Add FunctionImpl.VolatileArgs opt-in for zero-copy TEXT/BLOB args (follow-up to !114)

Follow-up to !114 (merged) (#226).

Background

!114 (merged) eliminated the per-call []driver.Value slice-header allocation for UDF callbacks but explicitly left the per-row TEXT and BLOB body copies out of scope. As @cznic framed it in the !114 (merged) review:

While the driver's contract technically states that argument values aren't valid past the return of the function, Go's garbage collector trains developers to assume that if they hold a reference to a slice, the underlying array is safe.

A default-on zero-copy path would silently corrupt user code that retains an argument slice across rows, undetectable by -race (UDF execution is sequential on one goroutine).

What this MR does

Adds VolatileArgs bool to FunctionImpl as a strict opt-in. When true:

  • TEXT arguments arrive as unsafe.String views into the SQLite-owned sqlite3_value_text buffer
  • BLOB arguments arrive as unsafe.Slice views into the sqlite3_value_blob buffer

When false (the default for all existing call sites), behavior is byte-for-byte identical to current master.

The flag is captured at registration and threaded to the trampolines via small wrapper structs keyed in xFuncs.m / xAggregateFactories.m / xAggregateContext.m, so the hot path is one extra field read rather than a second map lookup.

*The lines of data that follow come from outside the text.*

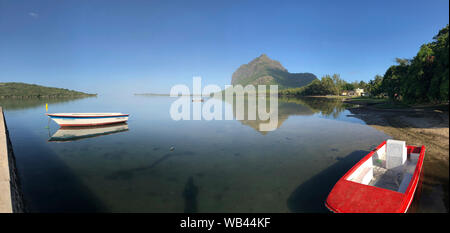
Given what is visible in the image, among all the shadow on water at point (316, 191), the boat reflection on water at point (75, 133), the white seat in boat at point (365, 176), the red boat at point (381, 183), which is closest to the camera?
the red boat at point (381, 183)

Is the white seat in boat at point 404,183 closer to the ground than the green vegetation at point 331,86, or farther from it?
closer to the ground

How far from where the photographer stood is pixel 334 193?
7.57m

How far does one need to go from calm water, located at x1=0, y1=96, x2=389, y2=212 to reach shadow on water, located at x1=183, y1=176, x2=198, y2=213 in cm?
5

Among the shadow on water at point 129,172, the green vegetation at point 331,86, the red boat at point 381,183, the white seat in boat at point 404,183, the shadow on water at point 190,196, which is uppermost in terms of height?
the green vegetation at point 331,86

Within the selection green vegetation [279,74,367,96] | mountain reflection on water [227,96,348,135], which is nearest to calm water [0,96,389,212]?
mountain reflection on water [227,96,348,135]

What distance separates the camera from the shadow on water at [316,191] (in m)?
8.82

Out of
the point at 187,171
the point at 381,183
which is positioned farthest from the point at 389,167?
the point at 187,171

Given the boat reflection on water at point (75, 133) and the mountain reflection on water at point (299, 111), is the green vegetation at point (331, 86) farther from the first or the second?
the boat reflection on water at point (75, 133)

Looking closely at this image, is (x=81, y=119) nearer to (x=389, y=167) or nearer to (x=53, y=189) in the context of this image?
(x=53, y=189)

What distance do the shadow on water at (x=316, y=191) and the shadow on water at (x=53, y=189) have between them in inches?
370

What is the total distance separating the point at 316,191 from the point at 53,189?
1510 cm

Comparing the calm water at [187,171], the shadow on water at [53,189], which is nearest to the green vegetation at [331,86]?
the calm water at [187,171]
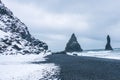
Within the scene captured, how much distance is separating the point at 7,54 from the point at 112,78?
105611 mm

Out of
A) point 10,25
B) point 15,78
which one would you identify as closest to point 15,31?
point 10,25

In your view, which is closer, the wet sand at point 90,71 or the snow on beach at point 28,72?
the wet sand at point 90,71

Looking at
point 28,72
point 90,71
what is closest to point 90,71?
point 90,71

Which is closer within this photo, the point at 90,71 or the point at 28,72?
the point at 28,72

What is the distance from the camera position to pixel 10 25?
19675cm

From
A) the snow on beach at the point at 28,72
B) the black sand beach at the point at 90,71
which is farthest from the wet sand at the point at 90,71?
the snow on beach at the point at 28,72

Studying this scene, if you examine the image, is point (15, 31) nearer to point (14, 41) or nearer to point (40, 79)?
point (14, 41)

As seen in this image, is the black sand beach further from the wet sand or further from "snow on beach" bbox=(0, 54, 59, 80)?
"snow on beach" bbox=(0, 54, 59, 80)

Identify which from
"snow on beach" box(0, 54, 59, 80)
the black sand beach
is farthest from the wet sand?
"snow on beach" box(0, 54, 59, 80)

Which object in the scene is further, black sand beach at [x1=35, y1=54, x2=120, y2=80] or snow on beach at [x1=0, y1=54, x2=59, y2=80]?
snow on beach at [x1=0, y1=54, x2=59, y2=80]

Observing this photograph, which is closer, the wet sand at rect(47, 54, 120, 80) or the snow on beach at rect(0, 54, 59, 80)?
the wet sand at rect(47, 54, 120, 80)

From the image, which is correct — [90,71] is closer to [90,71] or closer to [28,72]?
[90,71]

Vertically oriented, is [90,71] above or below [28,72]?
below

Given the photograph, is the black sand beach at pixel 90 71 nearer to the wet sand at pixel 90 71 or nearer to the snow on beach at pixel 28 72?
the wet sand at pixel 90 71
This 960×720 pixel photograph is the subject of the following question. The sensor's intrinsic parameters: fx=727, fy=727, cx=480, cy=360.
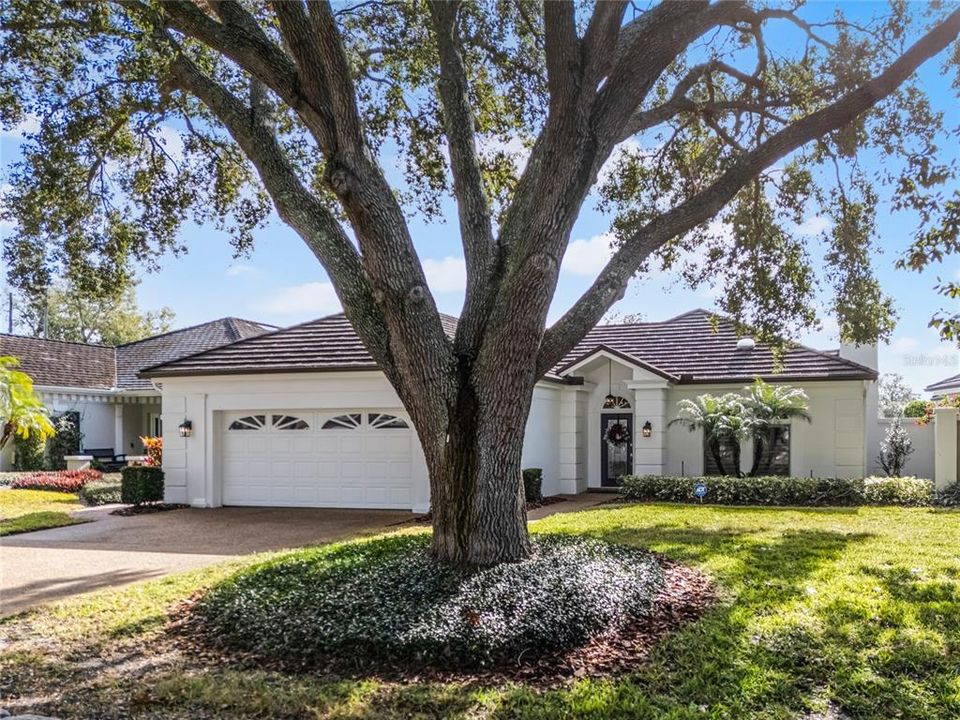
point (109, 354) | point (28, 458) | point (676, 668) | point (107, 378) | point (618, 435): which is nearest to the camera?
point (676, 668)

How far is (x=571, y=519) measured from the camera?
12.8 meters

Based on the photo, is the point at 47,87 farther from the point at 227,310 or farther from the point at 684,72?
the point at 227,310

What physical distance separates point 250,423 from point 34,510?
185 inches

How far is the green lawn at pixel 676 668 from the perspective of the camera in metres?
4.64

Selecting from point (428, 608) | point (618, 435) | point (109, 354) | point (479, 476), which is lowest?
point (428, 608)

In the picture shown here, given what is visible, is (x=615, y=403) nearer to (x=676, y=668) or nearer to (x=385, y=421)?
(x=385, y=421)

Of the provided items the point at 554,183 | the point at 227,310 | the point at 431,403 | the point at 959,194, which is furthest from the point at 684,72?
the point at 227,310

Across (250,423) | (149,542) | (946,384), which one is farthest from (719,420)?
(946,384)

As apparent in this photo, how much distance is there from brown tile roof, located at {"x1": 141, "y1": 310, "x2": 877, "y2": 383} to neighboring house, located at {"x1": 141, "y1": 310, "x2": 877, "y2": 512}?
0.15ft

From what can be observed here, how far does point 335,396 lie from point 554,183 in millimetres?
9256

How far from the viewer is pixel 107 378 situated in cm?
2769

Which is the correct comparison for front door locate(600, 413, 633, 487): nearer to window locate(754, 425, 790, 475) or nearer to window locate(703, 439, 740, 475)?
window locate(703, 439, 740, 475)

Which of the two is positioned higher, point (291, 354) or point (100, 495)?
point (291, 354)

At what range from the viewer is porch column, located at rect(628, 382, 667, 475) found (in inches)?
698
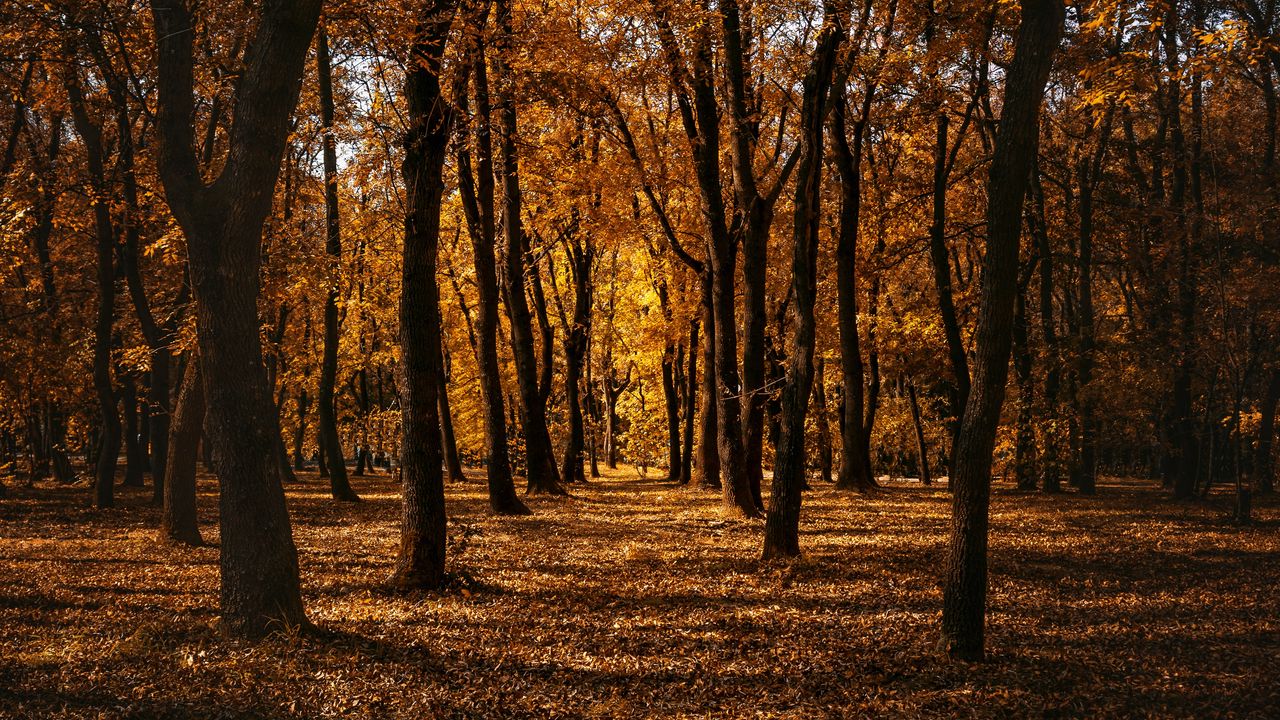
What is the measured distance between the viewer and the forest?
6934mm

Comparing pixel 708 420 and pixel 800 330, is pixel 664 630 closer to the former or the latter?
pixel 800 330

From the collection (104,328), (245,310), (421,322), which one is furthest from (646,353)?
(245,310)

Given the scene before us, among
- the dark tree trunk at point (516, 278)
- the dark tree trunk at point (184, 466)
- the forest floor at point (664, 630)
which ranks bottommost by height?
the forest floor at point (664, 630)

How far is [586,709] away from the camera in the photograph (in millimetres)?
6223

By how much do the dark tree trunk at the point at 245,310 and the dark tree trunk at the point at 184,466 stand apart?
642cm

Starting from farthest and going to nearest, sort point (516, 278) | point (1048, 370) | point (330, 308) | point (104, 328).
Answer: point (1048, 370)
point (330, 308)
point (104, 328)
point (516, 278)

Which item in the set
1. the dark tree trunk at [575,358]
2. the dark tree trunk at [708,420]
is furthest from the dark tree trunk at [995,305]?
the dark tree trunk at [575,358]

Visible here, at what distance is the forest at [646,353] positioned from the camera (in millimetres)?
6934

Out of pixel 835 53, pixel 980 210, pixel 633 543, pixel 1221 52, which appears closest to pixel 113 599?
pixel 633 543

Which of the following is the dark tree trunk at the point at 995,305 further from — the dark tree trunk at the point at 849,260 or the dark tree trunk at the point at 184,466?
the dark tree trunk at the point at 849,260

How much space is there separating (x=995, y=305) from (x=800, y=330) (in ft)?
15.8

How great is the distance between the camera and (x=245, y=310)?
25.0ft

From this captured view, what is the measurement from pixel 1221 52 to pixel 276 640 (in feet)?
40.9

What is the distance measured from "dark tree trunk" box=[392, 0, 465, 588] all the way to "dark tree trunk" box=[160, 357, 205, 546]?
5247 mm
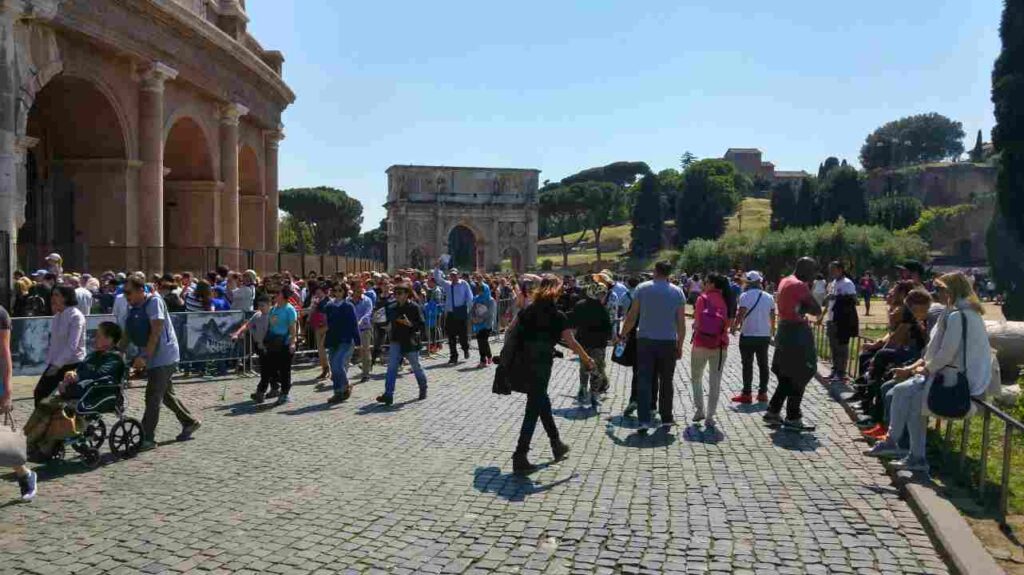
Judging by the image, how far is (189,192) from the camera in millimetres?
24938

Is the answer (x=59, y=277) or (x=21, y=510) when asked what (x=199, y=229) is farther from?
(x=21, y=510)

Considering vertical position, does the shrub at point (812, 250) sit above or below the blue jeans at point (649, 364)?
above

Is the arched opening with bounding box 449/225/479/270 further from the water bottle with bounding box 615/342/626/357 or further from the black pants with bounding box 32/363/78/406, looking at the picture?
the black pants with bounding box 32/363/78/406

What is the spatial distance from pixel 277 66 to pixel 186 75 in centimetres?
827

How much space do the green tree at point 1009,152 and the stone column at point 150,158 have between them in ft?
89.9

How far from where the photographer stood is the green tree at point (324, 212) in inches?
3546

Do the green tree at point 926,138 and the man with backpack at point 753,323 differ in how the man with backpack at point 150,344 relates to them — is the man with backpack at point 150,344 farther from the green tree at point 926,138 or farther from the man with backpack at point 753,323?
the green tree at point 926,138

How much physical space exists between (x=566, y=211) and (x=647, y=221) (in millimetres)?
14891

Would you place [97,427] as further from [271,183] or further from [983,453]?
[271,183]

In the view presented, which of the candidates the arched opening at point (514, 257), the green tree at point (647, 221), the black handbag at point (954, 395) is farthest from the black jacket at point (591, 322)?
the green tree at point (647, 221)

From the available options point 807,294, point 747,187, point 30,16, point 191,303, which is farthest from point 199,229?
point 747,187

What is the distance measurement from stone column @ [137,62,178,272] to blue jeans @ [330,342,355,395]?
10459 millimetres

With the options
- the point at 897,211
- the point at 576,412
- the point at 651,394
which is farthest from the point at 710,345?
the point at 897,211

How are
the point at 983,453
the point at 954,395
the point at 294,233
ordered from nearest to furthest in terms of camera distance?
1. the point at 983,453
2. the point at 954,395
3. the point at 294,233
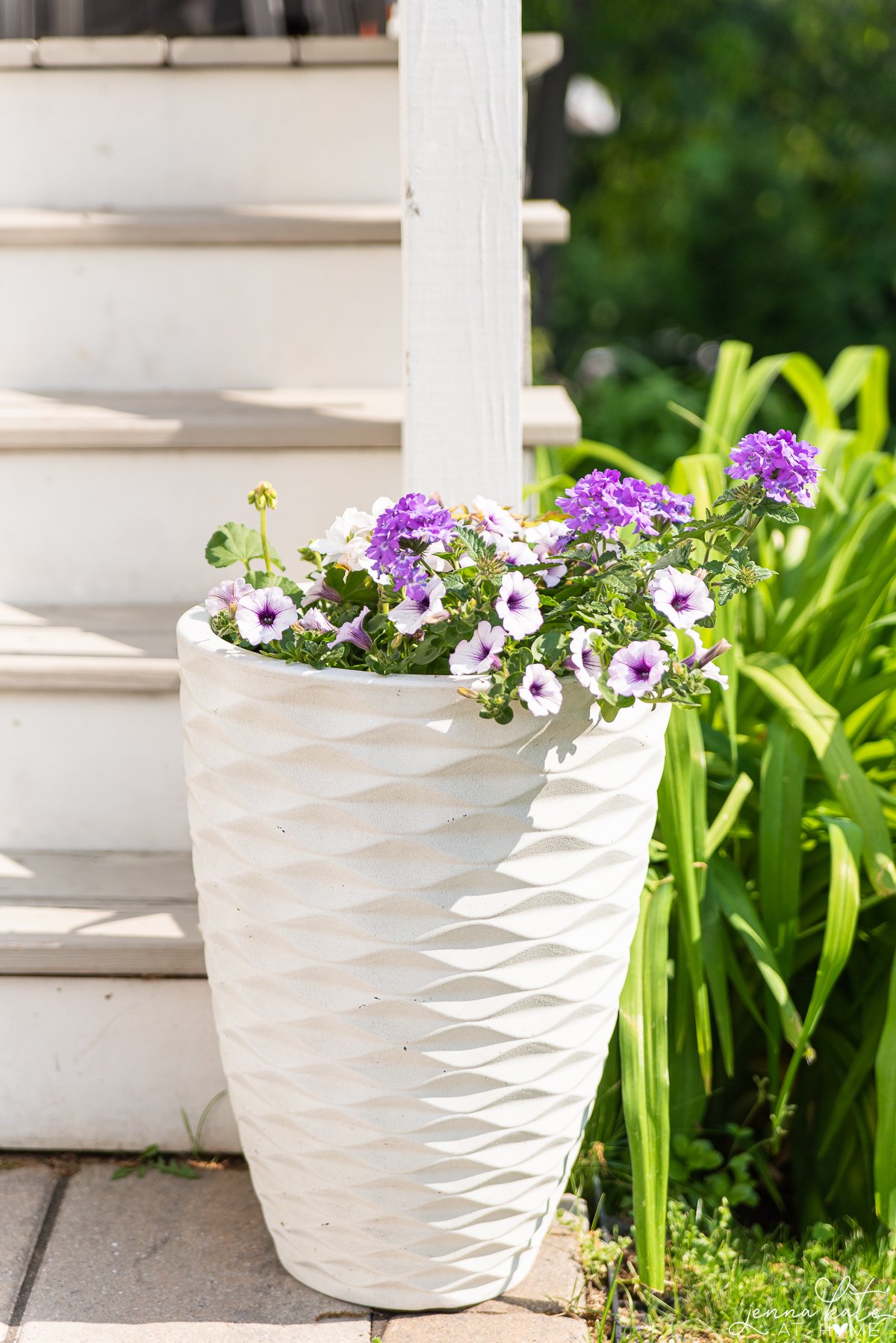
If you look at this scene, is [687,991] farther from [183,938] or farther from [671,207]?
[671,207]

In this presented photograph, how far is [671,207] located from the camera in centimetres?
660

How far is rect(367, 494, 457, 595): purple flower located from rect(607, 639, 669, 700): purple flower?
6.9 inches

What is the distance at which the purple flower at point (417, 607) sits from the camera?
1.03 meters

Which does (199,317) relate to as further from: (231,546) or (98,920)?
(98,920)

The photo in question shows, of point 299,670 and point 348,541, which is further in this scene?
point 348,541

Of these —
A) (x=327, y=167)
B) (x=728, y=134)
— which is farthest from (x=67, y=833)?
(x=728, y=134)

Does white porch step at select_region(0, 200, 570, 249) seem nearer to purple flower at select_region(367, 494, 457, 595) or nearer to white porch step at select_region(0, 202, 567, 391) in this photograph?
white porch step at select_region(0, 202, 567, 391)

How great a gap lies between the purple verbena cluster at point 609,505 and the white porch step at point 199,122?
0.96 m

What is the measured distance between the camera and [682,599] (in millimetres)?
1025

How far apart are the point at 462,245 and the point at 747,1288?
1.14m

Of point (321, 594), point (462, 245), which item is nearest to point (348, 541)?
point (321, 594)

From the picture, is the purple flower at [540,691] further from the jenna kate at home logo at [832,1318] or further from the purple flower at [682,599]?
the jenna kate at home logo at [832,1318]

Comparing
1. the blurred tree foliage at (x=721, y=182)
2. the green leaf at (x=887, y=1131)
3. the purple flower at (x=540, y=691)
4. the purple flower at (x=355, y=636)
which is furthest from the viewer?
the blurred tree foliage at (x=721, y=182)

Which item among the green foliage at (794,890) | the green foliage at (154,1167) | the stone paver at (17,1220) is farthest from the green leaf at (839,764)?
the stone paver at (17,1220)
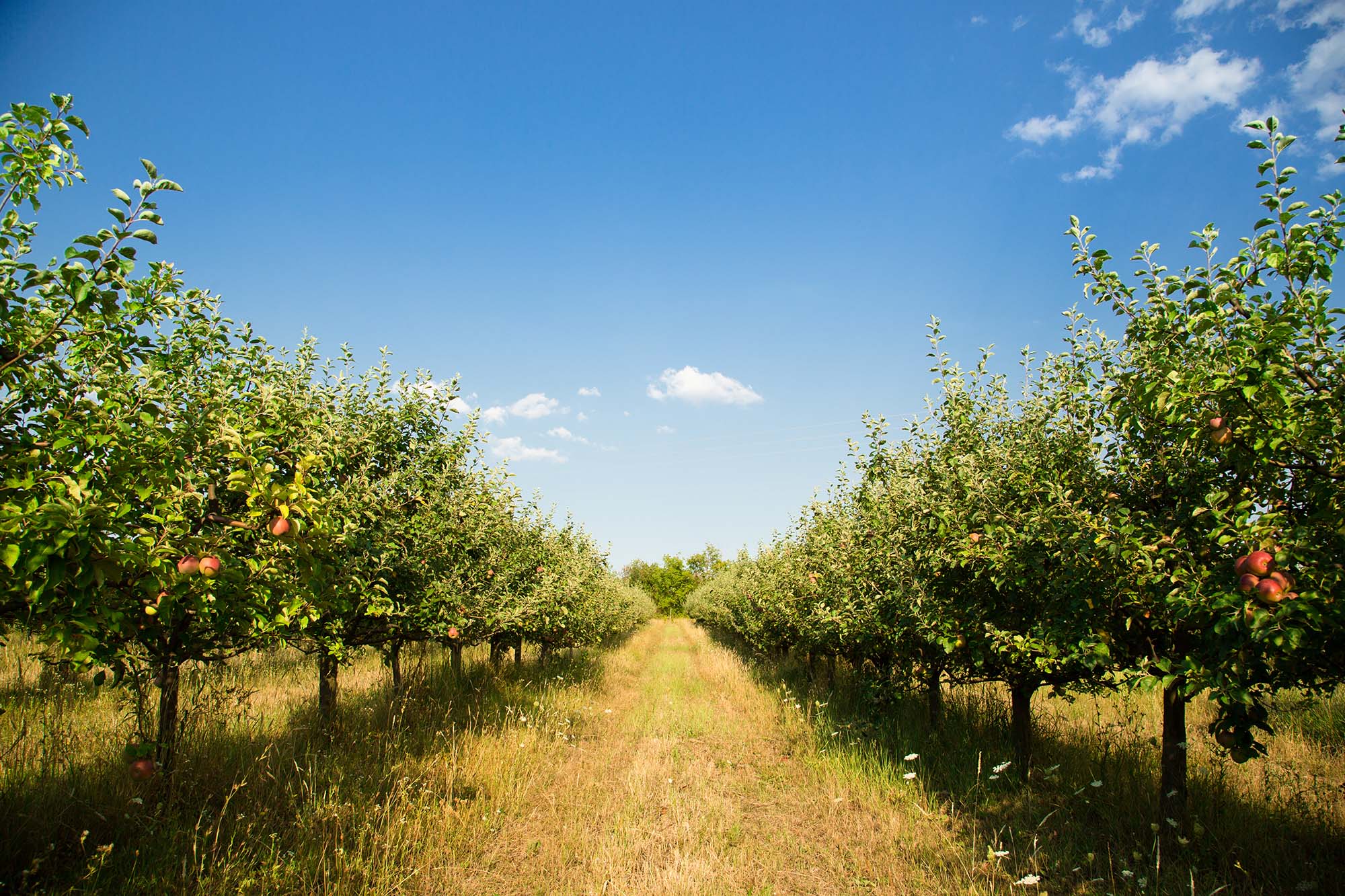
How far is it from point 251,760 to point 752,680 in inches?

Vtab Filter and Update are deliberately out of scope here — those trampolines pass false explicitly. A future MR can extend the opt-in to vtab if there's demand.

Safety contract

The full docstring on FunctionImpl.VolatileArgs covers:

  • The retention rule (no storing the slice/string anywhere past the call, neither directly nor via something that captures it)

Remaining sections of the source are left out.